The food was lousy. A cup of tea and a bowl of rice for breakfast, a couple buns and tea for dinner, and two small potatoes and a cup of tea for supper. We were marched two miles to work by army guards. At work we were guarded by "Fu-men" - a meaner, uglier bunch of men you could ever meet. Many a beating I took from these men, and many a night I cried myself to sleep.
I was cold and hungry all the time. I used to take the tea leaves and pour hot water on them and drink the tea. The next time boiled them and ate the leaves. You never threw anything away. You could cut a cigarette into five pieces, and roll a cigarette from each piece. I used the same razor blade for a year by sharpening it on an old bottle. You learned to appreciate every little thing.
Early in 1944, the Americans bombed the shipyards were we worked, so they shipped us to Sendi #1, which was a small coal mining village in the north of Japan. Conditions were similar to the last camp, however we did have heaters in the huts. Meals were split into three a day, or everything at one meal. So I crammed everything all in one meal because I was afraid that I wouldn't make it to the next one.

Exercise requirements
1. In the passage about camp life, how long did the writer use the same razor blade?
2. Write out the passage about camp life from "I was cold and" up to and including "every little thing.".
The rows have no connection to the passage about camp life.

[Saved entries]
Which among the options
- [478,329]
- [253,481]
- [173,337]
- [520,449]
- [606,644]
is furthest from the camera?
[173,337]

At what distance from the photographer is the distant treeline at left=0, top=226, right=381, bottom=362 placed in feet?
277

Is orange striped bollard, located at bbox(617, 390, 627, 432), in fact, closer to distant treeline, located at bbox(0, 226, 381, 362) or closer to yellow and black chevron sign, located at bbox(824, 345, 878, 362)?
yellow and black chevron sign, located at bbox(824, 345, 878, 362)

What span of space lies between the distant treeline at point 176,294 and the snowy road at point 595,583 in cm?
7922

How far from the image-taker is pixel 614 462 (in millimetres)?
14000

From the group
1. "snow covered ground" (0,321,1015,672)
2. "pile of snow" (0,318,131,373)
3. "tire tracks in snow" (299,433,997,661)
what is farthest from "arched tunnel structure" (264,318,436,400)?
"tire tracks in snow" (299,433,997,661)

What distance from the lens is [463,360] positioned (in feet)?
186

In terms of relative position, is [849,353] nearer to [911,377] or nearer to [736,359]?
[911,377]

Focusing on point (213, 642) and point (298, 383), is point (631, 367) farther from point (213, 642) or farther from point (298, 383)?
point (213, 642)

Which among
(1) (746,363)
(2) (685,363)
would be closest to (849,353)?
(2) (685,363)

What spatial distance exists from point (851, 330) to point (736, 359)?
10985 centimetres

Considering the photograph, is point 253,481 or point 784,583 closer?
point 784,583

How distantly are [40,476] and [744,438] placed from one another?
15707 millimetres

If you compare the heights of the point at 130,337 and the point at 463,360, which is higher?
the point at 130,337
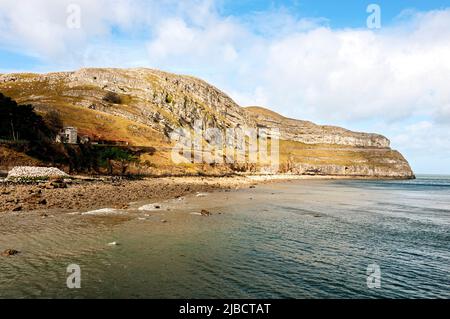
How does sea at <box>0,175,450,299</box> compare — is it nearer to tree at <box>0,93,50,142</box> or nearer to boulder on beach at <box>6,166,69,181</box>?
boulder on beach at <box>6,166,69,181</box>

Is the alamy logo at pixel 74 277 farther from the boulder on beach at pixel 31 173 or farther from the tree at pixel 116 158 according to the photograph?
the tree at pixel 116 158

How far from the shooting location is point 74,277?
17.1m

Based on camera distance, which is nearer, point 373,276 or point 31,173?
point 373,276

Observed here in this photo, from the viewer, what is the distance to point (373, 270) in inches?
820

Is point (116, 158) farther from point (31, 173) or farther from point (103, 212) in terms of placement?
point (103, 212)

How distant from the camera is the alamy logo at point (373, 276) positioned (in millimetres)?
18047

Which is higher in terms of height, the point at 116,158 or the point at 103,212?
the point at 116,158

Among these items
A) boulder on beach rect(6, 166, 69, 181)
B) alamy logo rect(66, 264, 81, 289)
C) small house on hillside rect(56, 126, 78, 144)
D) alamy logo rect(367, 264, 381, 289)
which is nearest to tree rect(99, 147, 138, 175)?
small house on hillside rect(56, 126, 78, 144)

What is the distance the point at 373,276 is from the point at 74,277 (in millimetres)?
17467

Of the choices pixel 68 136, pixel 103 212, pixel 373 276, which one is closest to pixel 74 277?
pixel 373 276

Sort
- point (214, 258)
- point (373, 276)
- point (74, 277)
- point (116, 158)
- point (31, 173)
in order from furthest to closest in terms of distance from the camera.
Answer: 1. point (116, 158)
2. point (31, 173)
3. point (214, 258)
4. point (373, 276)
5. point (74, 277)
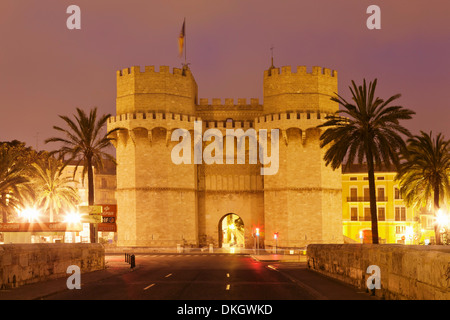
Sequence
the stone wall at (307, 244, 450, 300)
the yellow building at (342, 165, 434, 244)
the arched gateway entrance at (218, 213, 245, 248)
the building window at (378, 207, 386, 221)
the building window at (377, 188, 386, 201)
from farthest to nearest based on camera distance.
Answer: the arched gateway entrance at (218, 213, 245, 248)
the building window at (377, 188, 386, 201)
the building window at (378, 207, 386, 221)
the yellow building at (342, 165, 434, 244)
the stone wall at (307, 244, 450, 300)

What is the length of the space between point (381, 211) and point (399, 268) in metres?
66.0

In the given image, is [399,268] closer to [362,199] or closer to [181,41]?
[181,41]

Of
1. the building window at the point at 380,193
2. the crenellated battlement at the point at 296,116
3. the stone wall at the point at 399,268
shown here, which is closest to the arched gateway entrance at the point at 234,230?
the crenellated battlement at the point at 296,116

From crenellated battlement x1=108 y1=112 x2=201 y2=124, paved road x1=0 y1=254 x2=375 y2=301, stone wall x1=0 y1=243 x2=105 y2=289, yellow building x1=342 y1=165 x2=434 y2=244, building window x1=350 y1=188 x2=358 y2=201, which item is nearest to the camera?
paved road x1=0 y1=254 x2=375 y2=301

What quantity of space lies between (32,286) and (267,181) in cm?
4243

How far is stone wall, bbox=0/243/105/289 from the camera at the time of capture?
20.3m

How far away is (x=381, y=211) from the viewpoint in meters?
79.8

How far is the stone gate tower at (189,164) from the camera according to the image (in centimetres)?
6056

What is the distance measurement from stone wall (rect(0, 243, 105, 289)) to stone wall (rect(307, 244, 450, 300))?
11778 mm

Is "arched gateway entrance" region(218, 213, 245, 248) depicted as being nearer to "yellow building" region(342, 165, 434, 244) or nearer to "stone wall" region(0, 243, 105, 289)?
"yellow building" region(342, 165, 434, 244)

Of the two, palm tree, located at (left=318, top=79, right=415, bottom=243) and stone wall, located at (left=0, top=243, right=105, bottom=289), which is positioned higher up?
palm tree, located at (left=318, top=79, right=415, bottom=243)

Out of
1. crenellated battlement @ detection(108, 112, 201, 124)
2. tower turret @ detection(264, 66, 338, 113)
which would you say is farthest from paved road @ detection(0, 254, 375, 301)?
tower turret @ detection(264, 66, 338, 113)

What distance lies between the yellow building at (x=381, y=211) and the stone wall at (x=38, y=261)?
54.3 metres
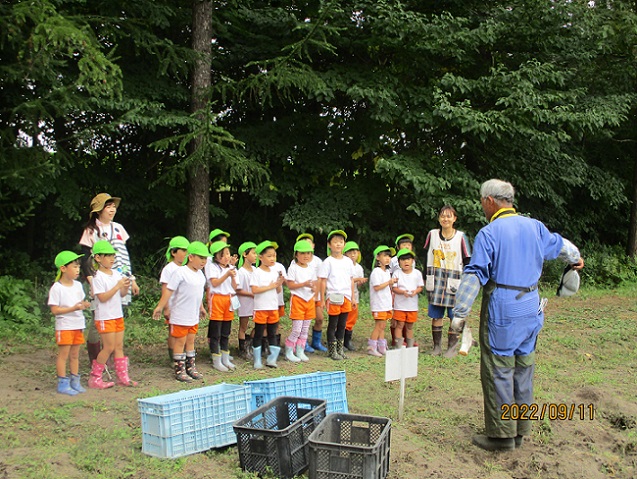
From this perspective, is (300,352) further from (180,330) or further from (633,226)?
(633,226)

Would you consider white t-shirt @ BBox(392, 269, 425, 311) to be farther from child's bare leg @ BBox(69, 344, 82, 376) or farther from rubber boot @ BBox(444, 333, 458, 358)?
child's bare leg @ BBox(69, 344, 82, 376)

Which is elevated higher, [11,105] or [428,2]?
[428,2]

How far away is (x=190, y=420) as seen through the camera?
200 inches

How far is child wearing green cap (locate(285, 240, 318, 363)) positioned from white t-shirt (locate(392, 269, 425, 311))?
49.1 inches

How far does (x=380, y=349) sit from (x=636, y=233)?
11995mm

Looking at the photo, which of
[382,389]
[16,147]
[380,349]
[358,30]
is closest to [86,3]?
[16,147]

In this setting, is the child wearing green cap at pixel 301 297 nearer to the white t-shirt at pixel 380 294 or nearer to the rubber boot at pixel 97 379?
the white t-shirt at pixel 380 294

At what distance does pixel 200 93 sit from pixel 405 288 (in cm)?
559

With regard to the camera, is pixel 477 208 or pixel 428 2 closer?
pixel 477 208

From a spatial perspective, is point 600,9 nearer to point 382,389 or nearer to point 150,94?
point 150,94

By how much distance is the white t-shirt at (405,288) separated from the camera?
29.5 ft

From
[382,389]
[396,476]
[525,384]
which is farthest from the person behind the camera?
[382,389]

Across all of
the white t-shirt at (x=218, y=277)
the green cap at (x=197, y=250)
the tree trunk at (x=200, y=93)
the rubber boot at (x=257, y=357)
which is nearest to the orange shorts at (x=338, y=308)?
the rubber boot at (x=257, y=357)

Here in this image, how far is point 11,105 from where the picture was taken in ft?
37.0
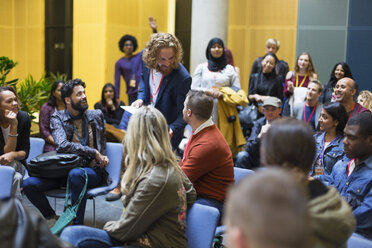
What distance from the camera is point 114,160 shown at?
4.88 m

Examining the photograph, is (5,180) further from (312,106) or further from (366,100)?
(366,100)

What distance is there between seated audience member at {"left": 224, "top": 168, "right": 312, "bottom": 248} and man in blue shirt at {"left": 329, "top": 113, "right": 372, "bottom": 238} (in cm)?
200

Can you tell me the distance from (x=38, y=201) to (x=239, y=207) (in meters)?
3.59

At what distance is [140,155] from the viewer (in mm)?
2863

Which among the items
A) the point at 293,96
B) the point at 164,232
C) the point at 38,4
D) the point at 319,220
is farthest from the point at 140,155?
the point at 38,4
--
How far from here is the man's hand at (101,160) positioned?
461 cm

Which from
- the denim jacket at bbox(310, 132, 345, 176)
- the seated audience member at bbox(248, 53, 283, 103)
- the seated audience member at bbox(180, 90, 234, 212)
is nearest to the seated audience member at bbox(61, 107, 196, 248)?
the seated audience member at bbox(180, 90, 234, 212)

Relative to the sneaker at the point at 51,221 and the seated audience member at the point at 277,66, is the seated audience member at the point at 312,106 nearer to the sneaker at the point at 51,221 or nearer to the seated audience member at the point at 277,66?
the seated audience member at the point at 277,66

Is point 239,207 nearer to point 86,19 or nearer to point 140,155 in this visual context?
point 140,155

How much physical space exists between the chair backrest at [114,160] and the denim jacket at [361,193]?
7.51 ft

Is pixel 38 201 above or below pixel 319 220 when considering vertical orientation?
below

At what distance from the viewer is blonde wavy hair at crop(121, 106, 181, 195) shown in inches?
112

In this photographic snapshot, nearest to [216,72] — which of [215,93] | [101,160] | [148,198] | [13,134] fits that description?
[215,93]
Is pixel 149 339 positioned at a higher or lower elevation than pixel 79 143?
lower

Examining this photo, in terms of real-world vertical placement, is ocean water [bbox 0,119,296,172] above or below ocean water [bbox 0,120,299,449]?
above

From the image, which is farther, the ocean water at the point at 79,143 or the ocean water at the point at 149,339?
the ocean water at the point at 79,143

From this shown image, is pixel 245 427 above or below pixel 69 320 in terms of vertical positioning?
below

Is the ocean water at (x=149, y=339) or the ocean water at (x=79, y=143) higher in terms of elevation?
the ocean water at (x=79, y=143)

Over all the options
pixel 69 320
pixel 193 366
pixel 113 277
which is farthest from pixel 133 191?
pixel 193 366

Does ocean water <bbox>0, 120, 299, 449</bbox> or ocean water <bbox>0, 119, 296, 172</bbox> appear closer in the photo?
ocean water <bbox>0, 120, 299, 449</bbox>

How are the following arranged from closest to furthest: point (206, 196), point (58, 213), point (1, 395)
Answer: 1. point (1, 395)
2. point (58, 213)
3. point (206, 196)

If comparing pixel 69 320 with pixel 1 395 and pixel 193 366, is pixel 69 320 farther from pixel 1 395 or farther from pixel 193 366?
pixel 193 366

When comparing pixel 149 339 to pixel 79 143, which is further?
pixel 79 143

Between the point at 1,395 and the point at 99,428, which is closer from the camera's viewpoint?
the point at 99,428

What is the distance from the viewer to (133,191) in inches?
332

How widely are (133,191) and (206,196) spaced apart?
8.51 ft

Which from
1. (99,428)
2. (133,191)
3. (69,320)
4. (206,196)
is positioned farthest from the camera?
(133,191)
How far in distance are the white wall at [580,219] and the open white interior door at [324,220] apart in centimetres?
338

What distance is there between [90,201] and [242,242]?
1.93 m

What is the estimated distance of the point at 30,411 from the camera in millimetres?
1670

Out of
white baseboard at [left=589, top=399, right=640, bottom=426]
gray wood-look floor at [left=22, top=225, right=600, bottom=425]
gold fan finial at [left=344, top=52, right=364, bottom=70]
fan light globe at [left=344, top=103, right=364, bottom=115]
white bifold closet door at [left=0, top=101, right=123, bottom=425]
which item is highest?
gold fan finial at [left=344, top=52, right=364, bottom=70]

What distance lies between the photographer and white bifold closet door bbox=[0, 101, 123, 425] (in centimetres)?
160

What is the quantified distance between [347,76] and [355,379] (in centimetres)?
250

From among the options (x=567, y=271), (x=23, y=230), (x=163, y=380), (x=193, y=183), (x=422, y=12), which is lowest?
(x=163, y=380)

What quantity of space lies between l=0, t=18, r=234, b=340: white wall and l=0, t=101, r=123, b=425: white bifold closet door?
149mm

Task results
1. For a year.

2.
I was cold and hungry all the time. I used to take the tea leaves and pour hot water on them and drink the tea. The next time boiled them and ate the leaves. You never threw anything away. You could cut a cigarette into five pieces, and roll a cigarette from each piece. I used the same razor blade for a year by sharpening it on an old bottle. You learned to appreciate every little thing.